I have a strict policy that, aside from games (which are too “disposable” to be refined slowly over a decade) the only closed-source allowed on my system is my BIOS (and BIOS != UEFI), my nVidia binary drivers, Flash (until H.264 vs. WebM is settled), Skype (until WebRTC matures), and the copy of Opera I use to test my creations.
…and I’m not an “old hat”. I’ve only been running Linux since part-way through the WinXP lifecycle (less than 10 years) and demand open-source for the same reason I don’t run Steam: I prefer to have the power to fix my own problems and hate companies having me by the balls.
3. Developers who refuse to write closed-source software for Linux because they think nobody will use it? I’m all for that.
Goodness knows there are enough old Humble Bundle games that only receive updates for the Windows and Mac ports because their devs don’t give a damn.
Edited 2012-11-28 12:40 UTC
Support is a tricky term. We have 16 year old Solaris boxes that we still pay the vendor for “support”. We will call the vendor for “support” and they tell us one of two things: 1: Upgrade to a recent version, or 2: Give us 6 weeks to find parts then we’ll see what happens. Most vendorss will gladly take your money and call it “support”, even though they have no intention of actually supporting anything. So if you lose XP support, what have you actually lost? My employer still runs XP, because it is too costly to upgrade all the desktops. Microsoft will gladly take money to “support” us, which will probably mean they will tell us to upgrade should we ever call. I can tell them to upgrade for free, but I’m not a vendor…
For those customers that bought XP x64 when released, how long support will they have? (released 2005)
64-bit XP is XP in name only. It’s really a bastardised Windows Server 2003 with some extra GUI bits added in to make it “look’n feel” like XP. The less everyone talks about it, the better. Just let it disappear into the closet, never to be seen again.
I liked it …
Hell, I loved Windows Server 2003 as a workstation. It was rock-solid and with some tweaks you could even play games on it. I think, collectively, I used it more than I used XP during the mid 2000s.
Time traveler? i didnt know we were at ~2500 yet. show how off i am. i can hardly remember day of the week, eve less the dates.
Okay, so how else should I represent the middle years of the first decade of the current century then? I really doubt anyone else was confused by what I wrote.
Mid-noughties?
No, they were definitely very naughty.
Wait…
XP64 was IIRC always getting updates in concert with 2003 (XP64 being a sort of “2003 Workstation”, more related to 2k3 than to XP32) – maybe check the future support life cycle for 2k3?

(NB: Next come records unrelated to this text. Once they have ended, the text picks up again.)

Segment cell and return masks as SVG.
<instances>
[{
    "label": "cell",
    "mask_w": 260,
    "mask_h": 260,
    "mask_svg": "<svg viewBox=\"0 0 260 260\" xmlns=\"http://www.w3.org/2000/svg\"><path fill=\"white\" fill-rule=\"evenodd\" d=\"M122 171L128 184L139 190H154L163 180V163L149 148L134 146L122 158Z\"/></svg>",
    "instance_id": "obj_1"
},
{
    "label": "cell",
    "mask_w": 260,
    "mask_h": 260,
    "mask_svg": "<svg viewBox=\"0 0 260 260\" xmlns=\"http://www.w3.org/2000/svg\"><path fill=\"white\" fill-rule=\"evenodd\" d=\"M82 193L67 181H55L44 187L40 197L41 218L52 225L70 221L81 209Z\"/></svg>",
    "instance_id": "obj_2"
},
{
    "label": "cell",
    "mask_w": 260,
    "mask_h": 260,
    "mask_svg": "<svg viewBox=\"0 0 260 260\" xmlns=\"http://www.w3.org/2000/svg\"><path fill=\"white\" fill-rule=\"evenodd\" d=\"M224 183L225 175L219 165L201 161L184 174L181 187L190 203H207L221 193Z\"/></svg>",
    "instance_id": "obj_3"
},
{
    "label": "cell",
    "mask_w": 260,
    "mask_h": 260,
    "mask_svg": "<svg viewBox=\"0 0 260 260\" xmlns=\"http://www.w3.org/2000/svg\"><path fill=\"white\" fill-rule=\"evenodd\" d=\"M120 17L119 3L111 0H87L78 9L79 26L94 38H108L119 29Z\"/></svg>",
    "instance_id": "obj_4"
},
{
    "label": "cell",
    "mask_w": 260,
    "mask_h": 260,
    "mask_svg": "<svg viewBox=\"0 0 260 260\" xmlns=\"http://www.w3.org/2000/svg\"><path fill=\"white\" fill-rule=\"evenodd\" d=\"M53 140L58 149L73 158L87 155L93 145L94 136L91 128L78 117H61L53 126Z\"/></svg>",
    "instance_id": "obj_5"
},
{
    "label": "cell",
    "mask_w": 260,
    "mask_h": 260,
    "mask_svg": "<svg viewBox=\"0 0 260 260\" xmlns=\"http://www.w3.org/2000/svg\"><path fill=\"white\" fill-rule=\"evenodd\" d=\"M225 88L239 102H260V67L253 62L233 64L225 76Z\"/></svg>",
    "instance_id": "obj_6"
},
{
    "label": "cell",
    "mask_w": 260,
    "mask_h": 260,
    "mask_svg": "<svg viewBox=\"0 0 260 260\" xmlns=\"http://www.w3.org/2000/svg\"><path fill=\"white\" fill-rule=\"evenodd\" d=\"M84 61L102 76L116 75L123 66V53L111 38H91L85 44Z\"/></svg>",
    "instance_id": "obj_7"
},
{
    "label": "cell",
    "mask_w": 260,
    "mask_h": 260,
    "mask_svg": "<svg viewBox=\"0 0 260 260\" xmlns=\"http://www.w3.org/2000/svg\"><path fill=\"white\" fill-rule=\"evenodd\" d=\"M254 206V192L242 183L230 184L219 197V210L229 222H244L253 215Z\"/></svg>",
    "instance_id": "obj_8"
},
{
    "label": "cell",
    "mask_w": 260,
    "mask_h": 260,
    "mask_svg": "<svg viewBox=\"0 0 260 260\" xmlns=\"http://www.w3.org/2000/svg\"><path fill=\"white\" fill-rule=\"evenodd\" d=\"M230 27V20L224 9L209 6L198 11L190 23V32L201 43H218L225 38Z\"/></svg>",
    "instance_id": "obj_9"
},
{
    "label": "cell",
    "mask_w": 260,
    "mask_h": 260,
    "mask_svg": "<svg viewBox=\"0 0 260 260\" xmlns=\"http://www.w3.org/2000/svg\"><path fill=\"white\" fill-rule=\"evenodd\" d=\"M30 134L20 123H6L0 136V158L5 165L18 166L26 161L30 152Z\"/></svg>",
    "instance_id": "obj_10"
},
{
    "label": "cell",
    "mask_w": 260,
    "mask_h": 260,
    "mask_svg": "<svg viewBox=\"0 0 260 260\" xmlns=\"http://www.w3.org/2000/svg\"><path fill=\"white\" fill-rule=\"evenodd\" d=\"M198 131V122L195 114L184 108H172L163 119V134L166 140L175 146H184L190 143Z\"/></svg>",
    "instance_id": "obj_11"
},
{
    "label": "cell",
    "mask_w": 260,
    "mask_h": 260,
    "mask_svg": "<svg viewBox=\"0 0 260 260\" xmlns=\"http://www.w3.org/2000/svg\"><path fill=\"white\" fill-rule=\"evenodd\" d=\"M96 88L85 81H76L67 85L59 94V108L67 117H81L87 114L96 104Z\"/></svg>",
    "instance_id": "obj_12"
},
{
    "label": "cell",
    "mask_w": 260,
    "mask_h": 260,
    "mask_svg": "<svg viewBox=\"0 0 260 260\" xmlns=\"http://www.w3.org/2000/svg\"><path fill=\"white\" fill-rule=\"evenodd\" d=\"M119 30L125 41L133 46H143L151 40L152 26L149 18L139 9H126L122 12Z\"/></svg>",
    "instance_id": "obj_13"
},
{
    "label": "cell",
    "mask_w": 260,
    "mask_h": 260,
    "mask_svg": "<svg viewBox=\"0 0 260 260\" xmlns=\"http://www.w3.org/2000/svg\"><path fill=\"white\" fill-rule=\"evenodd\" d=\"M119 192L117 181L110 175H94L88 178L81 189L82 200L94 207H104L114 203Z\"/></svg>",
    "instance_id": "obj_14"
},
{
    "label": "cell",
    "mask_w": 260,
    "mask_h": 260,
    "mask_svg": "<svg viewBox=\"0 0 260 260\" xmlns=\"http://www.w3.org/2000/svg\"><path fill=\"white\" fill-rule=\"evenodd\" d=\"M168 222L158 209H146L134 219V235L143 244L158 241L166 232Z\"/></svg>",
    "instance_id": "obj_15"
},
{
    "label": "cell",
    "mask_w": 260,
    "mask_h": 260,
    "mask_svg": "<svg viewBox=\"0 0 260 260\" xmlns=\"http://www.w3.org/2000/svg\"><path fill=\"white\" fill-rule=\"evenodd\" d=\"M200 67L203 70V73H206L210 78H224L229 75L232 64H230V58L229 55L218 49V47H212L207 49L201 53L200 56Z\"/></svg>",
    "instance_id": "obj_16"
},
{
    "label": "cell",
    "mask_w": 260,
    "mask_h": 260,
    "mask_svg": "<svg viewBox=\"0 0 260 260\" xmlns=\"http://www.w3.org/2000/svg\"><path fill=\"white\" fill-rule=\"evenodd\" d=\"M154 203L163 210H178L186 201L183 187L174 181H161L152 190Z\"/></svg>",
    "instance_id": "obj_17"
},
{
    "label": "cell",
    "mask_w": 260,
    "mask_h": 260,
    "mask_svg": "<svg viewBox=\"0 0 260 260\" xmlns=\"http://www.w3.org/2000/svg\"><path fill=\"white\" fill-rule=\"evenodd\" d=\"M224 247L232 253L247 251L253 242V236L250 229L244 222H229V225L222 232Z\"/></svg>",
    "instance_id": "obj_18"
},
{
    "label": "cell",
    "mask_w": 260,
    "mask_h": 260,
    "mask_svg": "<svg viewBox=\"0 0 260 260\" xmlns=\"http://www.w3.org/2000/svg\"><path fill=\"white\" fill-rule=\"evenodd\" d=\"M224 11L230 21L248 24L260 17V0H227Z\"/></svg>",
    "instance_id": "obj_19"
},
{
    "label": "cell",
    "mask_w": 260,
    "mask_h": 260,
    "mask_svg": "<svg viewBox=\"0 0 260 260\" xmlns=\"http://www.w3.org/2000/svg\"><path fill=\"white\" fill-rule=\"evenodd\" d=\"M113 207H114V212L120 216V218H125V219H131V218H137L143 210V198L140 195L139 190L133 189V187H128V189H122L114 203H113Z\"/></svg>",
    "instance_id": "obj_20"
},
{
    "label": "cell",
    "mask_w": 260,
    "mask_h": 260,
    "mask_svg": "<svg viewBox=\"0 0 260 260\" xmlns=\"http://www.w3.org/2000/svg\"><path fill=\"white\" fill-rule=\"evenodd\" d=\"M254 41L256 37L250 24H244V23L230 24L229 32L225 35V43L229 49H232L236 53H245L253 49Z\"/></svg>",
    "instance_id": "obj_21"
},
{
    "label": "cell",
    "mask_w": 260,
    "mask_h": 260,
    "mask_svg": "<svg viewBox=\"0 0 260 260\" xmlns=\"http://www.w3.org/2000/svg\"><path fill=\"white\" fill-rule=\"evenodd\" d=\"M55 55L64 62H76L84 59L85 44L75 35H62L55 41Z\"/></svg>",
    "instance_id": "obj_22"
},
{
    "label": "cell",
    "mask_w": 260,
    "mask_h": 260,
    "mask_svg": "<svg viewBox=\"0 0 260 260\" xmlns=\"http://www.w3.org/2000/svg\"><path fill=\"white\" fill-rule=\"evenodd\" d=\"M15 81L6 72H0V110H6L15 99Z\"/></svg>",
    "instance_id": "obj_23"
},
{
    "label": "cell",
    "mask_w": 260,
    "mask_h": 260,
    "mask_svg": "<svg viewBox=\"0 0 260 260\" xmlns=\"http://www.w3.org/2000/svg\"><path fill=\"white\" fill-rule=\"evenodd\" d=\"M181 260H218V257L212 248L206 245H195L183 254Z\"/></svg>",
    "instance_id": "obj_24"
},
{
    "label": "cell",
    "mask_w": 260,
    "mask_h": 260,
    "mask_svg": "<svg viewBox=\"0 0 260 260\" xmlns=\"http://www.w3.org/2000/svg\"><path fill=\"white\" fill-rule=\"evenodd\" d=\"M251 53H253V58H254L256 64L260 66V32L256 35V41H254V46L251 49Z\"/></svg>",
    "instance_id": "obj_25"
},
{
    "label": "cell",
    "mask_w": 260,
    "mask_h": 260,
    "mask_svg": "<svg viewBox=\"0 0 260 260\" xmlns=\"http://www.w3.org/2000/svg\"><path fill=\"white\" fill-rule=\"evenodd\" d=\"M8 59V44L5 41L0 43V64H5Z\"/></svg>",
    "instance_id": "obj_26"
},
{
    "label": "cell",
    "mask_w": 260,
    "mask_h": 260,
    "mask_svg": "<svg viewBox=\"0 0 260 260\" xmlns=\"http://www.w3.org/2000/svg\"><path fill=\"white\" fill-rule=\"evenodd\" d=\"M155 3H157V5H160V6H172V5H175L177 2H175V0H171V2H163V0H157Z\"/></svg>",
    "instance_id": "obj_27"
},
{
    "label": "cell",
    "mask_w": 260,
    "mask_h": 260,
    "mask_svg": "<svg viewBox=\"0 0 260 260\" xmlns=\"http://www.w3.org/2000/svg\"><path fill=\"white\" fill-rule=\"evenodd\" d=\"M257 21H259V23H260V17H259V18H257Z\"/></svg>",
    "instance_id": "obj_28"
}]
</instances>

Oh no, only 500 more days. How will my computer function without proper Microsoft support???
[rolls eyes]
The Win98 and Win2k kernel projects on MSFN prove that there is life after EOL.
Why does Microsoft allow extended support for XP to drag on for so long? With the large majority of businesses dependent on Windows, shouldn’t they have enough clout to force the issue, by killing off support for XP a lot sooner and a lot of businesses would have to upgrade, simply because they need Microsoft and don’t have much alternative.